# Getting Sketch Partitions for Rating Study

## Fetch the sketch paths from that folder

In [None]:
import os
import json
import pandas as pd
import numpy as np
from IPython.display import clear_output


In [None]:
proj_dir = os.path.abspath('../..')
exp_name = 'classify_iternum'
exp_dir = os.path.join(proj_dir,exp_name)
sketch_dir = os.path.abspath(os.path.join(proj_dir,'sketches'))

full_stim_paths = os.listdir(sketch_dir) # list out all the sketches in that directory
sketches = [i for i in full_stim_paths if i.split('/')[-1] != '.DS_Store']

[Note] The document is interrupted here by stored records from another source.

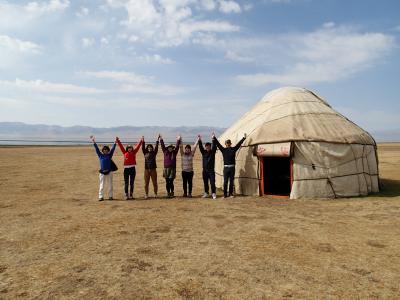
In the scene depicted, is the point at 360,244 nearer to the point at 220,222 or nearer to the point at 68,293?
the point at 220,222

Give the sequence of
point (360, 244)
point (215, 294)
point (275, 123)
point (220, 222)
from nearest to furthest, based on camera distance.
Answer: point (215, 294)
point (360, 244)
point (220, 222)
point (275, 123)

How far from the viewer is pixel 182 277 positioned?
17.8ft

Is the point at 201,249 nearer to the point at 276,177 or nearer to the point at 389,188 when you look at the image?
the point at 276,177

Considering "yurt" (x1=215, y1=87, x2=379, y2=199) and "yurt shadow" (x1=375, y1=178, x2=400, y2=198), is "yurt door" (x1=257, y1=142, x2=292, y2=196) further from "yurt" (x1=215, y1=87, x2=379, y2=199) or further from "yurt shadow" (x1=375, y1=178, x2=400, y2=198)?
"yurt shadow" (x1=375, y1=178, x2=400, y2=198)

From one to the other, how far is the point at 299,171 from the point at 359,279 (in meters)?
6.42

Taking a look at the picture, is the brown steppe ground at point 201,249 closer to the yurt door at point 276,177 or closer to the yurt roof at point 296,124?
the yurt roof at point 296,124

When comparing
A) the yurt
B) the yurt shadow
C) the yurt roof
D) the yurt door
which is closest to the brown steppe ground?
the yurt

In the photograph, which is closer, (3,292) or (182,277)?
(3,292)

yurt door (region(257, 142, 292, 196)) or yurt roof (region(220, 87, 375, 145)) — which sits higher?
yurt roof (region(220, 87, 375, 145))

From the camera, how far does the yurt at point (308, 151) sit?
37.8ft

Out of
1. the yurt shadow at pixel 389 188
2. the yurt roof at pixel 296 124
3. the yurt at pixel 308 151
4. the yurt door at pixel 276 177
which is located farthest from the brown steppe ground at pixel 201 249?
the yurt door at pixel 276 177

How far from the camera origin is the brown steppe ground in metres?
5.04

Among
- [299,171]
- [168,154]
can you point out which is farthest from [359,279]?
[168,154]

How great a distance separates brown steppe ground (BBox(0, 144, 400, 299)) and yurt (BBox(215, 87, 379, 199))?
72 cm
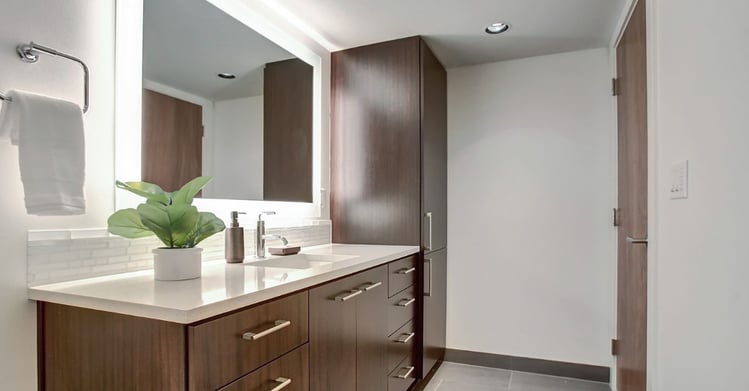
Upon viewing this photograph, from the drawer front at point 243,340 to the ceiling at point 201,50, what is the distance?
1.02 metres

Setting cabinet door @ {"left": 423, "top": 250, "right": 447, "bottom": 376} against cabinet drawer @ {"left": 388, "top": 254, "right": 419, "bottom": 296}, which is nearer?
cabinet drawer @ {"left": 388, "top": 254, "right": 419, "bottom": 296}

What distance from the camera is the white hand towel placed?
99 cm

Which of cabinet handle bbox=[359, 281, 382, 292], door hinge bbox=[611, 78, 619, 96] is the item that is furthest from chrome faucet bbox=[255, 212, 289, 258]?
door hinge bbox=[611, 78, 619, 96]

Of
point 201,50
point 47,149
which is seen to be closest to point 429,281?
point 201,50

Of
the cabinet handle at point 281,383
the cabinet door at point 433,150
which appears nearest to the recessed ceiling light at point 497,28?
the cabinet door at point 433,150

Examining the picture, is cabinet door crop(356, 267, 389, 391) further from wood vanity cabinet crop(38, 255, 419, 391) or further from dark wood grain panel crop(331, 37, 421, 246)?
dark wood grain panel crop(331, 37, 421, 246)

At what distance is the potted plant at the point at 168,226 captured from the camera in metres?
1.17

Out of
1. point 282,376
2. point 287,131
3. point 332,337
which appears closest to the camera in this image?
point 282,376

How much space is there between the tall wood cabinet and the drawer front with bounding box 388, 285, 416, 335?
101mm

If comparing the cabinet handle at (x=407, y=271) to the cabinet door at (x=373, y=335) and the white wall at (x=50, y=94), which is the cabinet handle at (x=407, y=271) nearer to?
the cabinet door at (x=373, y=335)

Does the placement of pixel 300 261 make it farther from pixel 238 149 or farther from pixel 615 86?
pixel 615 86

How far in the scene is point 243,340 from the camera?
3.29 ft

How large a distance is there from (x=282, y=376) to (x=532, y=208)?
2123 mm

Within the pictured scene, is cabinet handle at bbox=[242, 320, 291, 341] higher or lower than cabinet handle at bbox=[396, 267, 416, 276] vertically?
higher
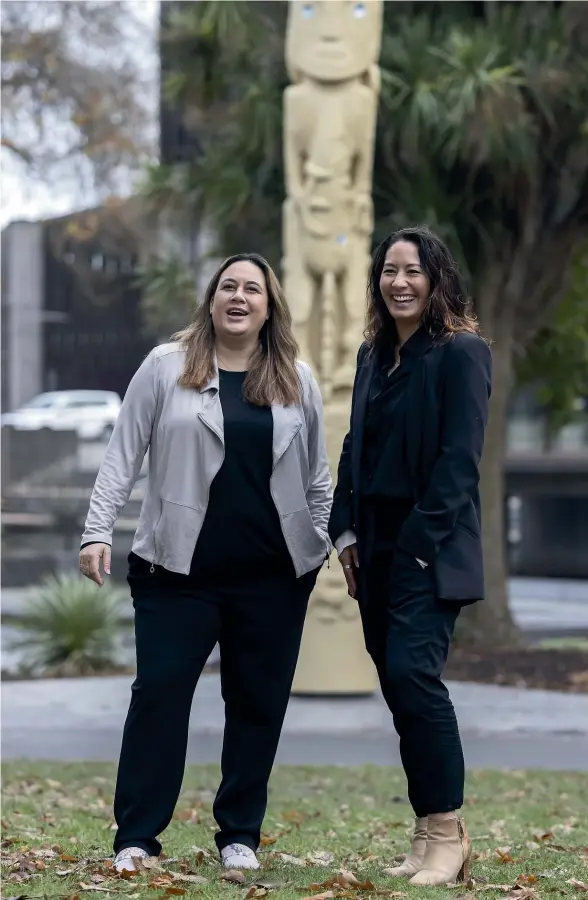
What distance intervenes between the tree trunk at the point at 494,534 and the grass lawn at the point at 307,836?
7.15 metres

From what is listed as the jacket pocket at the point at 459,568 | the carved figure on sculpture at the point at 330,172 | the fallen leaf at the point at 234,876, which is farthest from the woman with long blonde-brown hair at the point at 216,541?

stimListDir = os.path.abspath('../../experiments/classify_iternum/stimList')

if not os.path.exists(stimListDir):
    os.makedirs(stimListDir)

## Assemble a dataframe from all the sketches

In [None]:
sketch_info = pd.DataFrame(columns = ["orig_gameid","orig_animal","orig_cardinality","orig_trial","orig_cond","orig_version","sketch_url"]) # initialize dataframe

for i in range(len(sketches)): # for every sketch
    name = sketches[i].split('_') # split up its metadata
                                                        #    gameID         animal            cardinality               trialnum       condition      stim_version
    stimurl = "https://iternum-sketches.s3.amazonaws.com/" + name[0] + '_' + name[1] + '_' + str(int(name[2])+1) + '_' + name[3] + '_' + name[4] + '_' + name[5]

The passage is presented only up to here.